── Text excerpt ──

Non-Apple apps actually were launching, but only after their attempts to connect to ocsp.apple.com timed out. A successful connection to ocsp.apple.com is not required for apps to launch, which is why you can launch apps while entirely offline. That’s why Johnson suggested blocking ocsp.apple.com using Little Snitch or another firewall, or just disconnecting from the Internet whenever you wanted to launch an app.
Shortly after that, others offered the more straightforward solution of adding a line to the
/etc/hosts file that maps hostnames to IP addresses in a way that overrides DNS. If you pointed ocsp.apple.com to 127.0.0.1 or 0.0.0.0 in
/etc/hosts, connections to ocsp.apple.com failed instantly, returning the Mac to normal operating status. I’m not providing those instructions here because they’re no longer necessary and in general, messing with
/etc/hosts isn’t something you should do unless you already understand how it works. If you did edit
/etc/hosts in this way, you should remove that line; Brian Matthews provided a command-line recipe for that in TidBITS Talk.
After an hour or so, Apple fixed the problem, and everything returned to normal.
How Did This Happen?

───
── Data excerpts ──

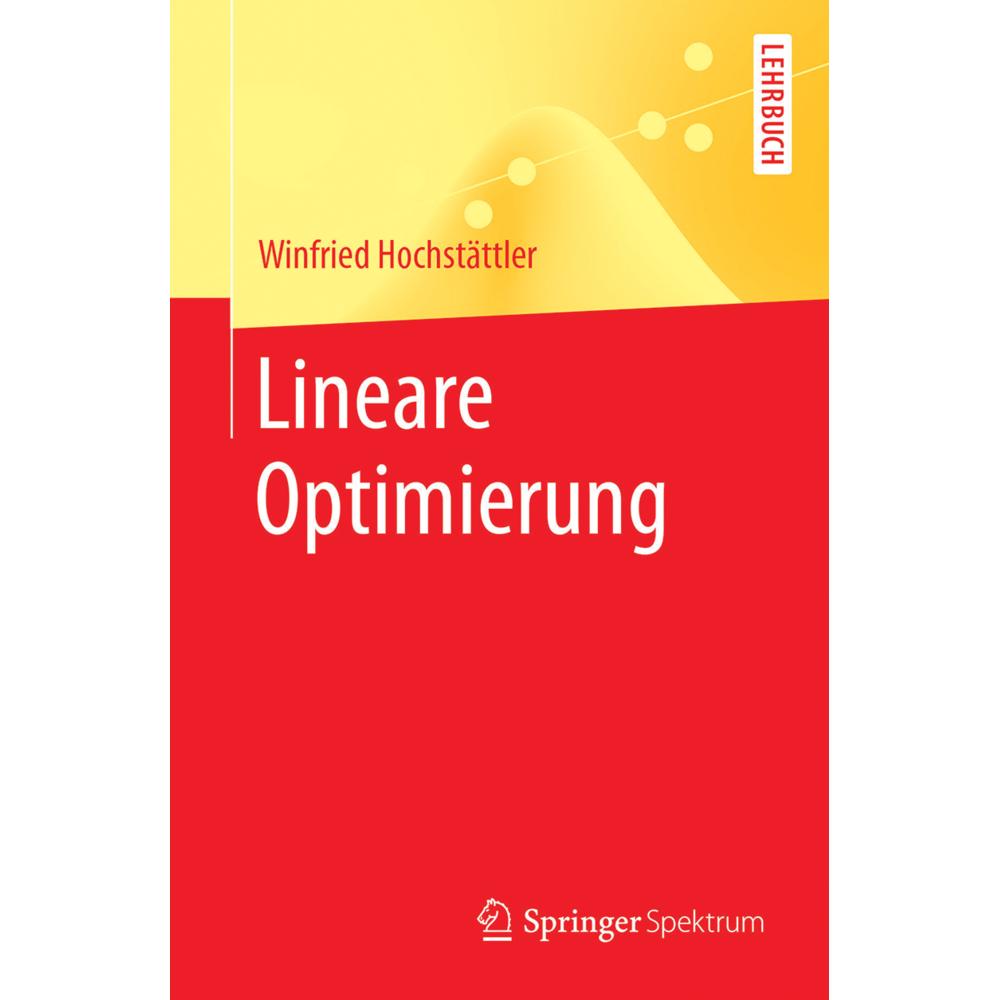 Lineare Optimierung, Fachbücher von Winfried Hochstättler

───
── Data excerpts ──

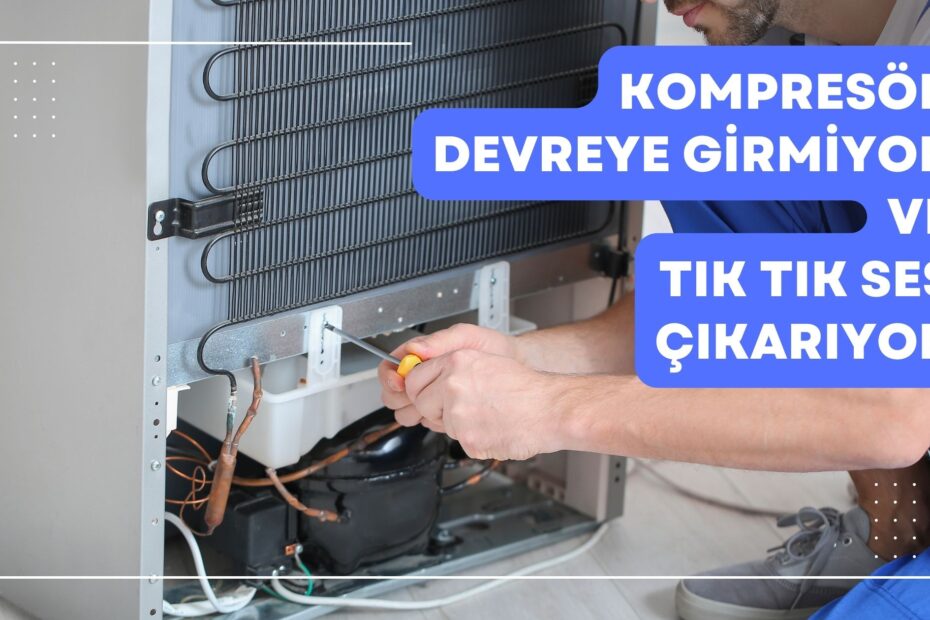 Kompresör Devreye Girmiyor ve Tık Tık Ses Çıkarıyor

───
── Data excerpts ──

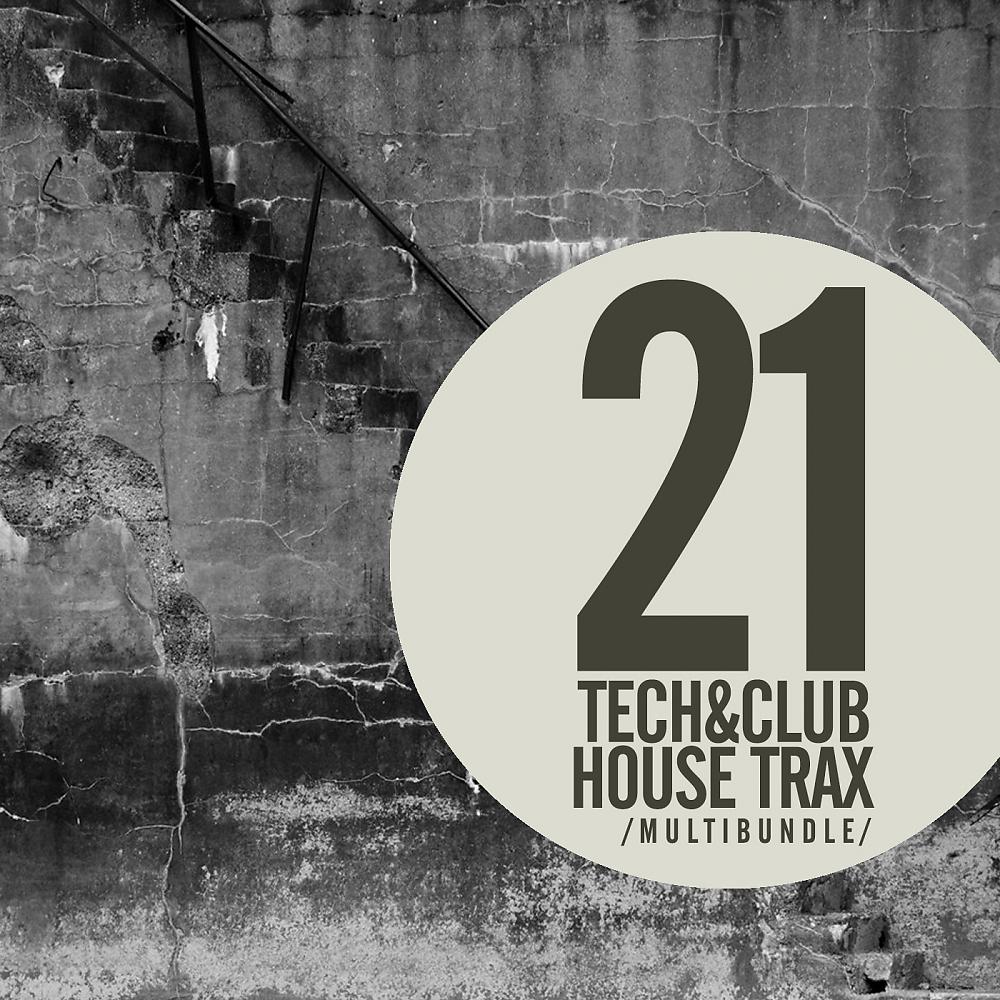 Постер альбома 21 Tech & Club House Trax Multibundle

───

_Problem 1_
Write out the part of the ocsp.apple.com passage that starts at the words "Shortly after that, others" and ends after the words "returned to normal.".
_Problem 2_
Pick up the passage about ocsp.apple.com and app launches where it stops, and keep writing it.

_Response box 1_
Shortly after that, others offered the more straightforward solution of adding a line to the
/etc/hosts file that maps hostnames to IP addresses in a way that overrides DNS. If you pointed ocsp.apple.com to 127.0.0.1 or 0.0.0.0 in
/etc/hosts, connections to ocsp.apple.com failed instantly, returning the Mac to normal operating status. I’m not providing those instructions here because they’re no longer necessary and in general, messing with
/etc/hosts isn’t something you should do unless you already understand how it works. If you did edit
/etc/hosts in this way, you should remove that line; Brian Matthews provided a command-line recipe for that in TidBITS Talk.
After an hour or so, Apple fixed the problem, and everything returned to normal.

_Response box 2_
So what was going on? As I understand it, at app launch, Apple’s GateKeeper technology checks the certificates that Apple assigns to developers to sign their code. The name of the Apple server in question—ocsp.apple.com—points to Apple using OCSP (Online Certificate Status Protocol) to determine if an app’s certificate has been revoked. If that’s the case, macOS prevents the app from launching—it’s Apple’s way of ensuring that it can prevent an app discovered to be malicious from causing more damage. (You may remember that HP just suffered from self-inflicted problems after it unintentionally revoked a certificate—see “Code-Signing Snafu Breaks Many HP Printers,” 26 October 2020.)
What prevented ocsp.apple.com from responding? I doubt Apple will ever share details, and heads may already have rolled, but my understanding is that the massive load from releasing macOS 11 Big Sur resulted in the failure of a CDN—a content delivery network—that Apple uses to handle such situations (this particular one appears to be run by Akamai Technologies, which is not unusual). Since Big Sur weighs in at 12 GB, compared to 8 GB for Catalina, it’s not entirely surprising that the load would be much higher. Plus, of course, Apple has sold millions more Macs in the last year.
Support for this theory comes from the fact that other Apple services were down that day as well. Apple’s System Status page showed problems with Apple Card, Apple Pay, iMessage, macOS Software Update (those Big Sur downloads), and Maps.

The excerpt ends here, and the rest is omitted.